Hi All, I have a question for the output of featurecounts (from subread package). The total number of my input read pairs is 47168870 (reported by fastQC and STAR):
> Number of input reads | 47168870
> Average input read length | 152
> UNIQUE READS:
> Uniquely mapped reads number | 37604677
> Uniquely mapped reads % | 79.72%
> Average mapped length | 149.39
> Number of splices: Total | 16519867
> Number of splices: Annotated (sjdb) | 0
But the total number of fragments reported by featurecount is 82845035, almost twice as much as the number of input read pairs. the number of SAM alignment pairs reported by htseqcount is 81037190.
> (featurecount): Total fragments : 82845035
> Successfully assigned fragments : 32386307 (39.1%)
(htseqcount)
> 81000000 SAM alignment record pairs processed. Warning: Mate pairing
> was ambiguous for 965089 records; mate key for first such record:
> 81037190 SAM alignment pairs processed.
This is the gff I used for count is gencode.v24.annotation.gff3
My question is that I want to know what is the definition of fragment in featurecount report? why there is more fragments compared with the input read pairs? In my understanding, each read pair indicates a fragment and the total number of fragment and total number of read pair should be equal.

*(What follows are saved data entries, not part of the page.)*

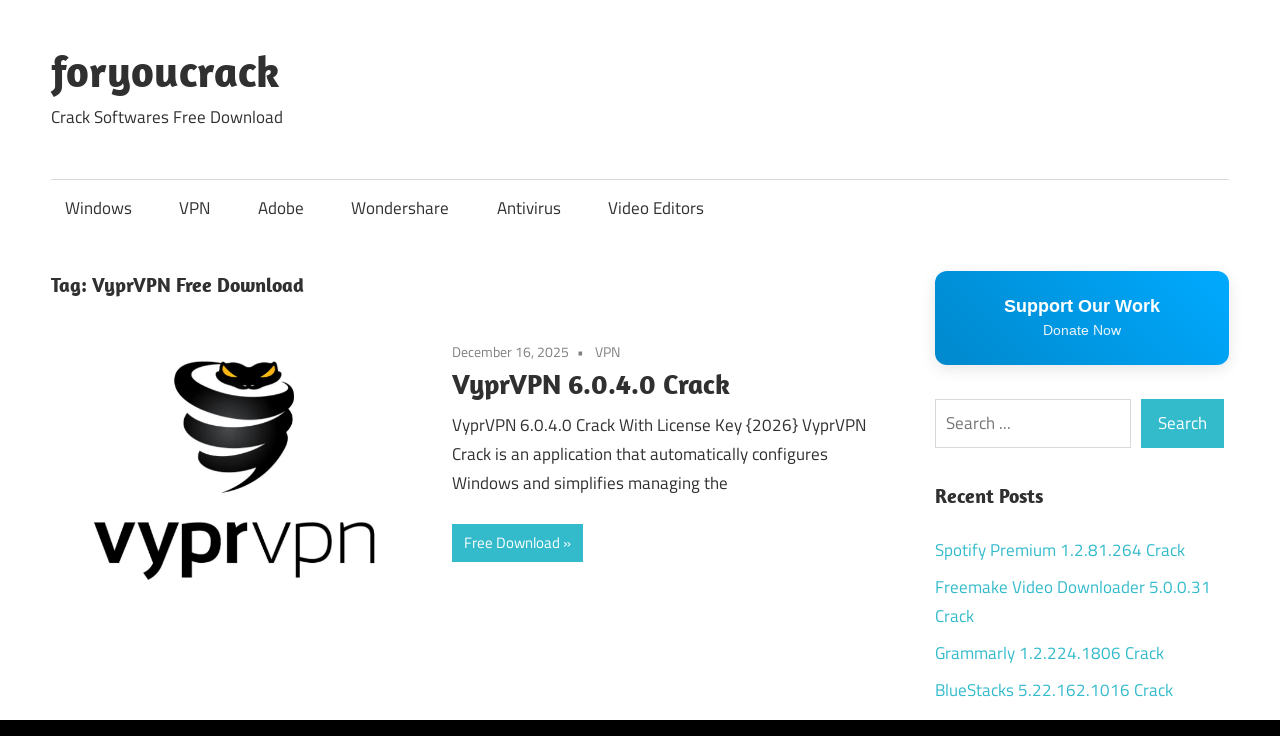

--- FILE ---
content_type: text/html; charset=utf-8
request_url: https://www.google.com/recaptcha/api2/aframe
body_size: 268
content:
<!DOCTYPE HTML><html><head><meta http-equiv="content-type" content="text/html; charset=UTF-8"></head><body><script nonce="k-eILlFv0Zm4KA6v68SW9w">/** Anti-fraud and anti-abuse applications only. See google.com/recaptcha */ try{var clients={'sodar':'https://pagead2.googlesyndication.com/pagead/sodar?'};window.addEventListener("message",function(a){try{if(a.source===window.parent){var b=JSON.parse(a.data);var c=clients[b['id']];if(c){var d=document.createElement('img');d.src=c+b['params']+'&rc='+(localStorage.getItem("rc::a")?sessionStorage.getItem("rc::b"):"");window.document.body.appendChild(d);sessionStorage.setItem("rc::e",parseInt(sessionStorage.getItem("rc::e")||0)+1);localStorage.setItem("rc::h",'1768652353330');}}}catch(b){}});window.parent.postMessage("_grecaptcha_ready", "*");}catch(b){}</script></body></html>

Thank you for your time in advance.
ewre
Did you use the
-p
option to count fragments instead of reads?Yes: featureCounts -p -s 2 -T 5 -a gencode.v24.annotation.gff3 -t exon -g gene_id -o sample.out sample.bam
Ewre, I have the same situation as you do. I wonder if you find out the answers to your questions, can you kindly share the answer?
If you isolate the read names of all the reads that have mapped, and then
sort | uniq
them, how many do you get? Chances that a multi-positional alignment is happening?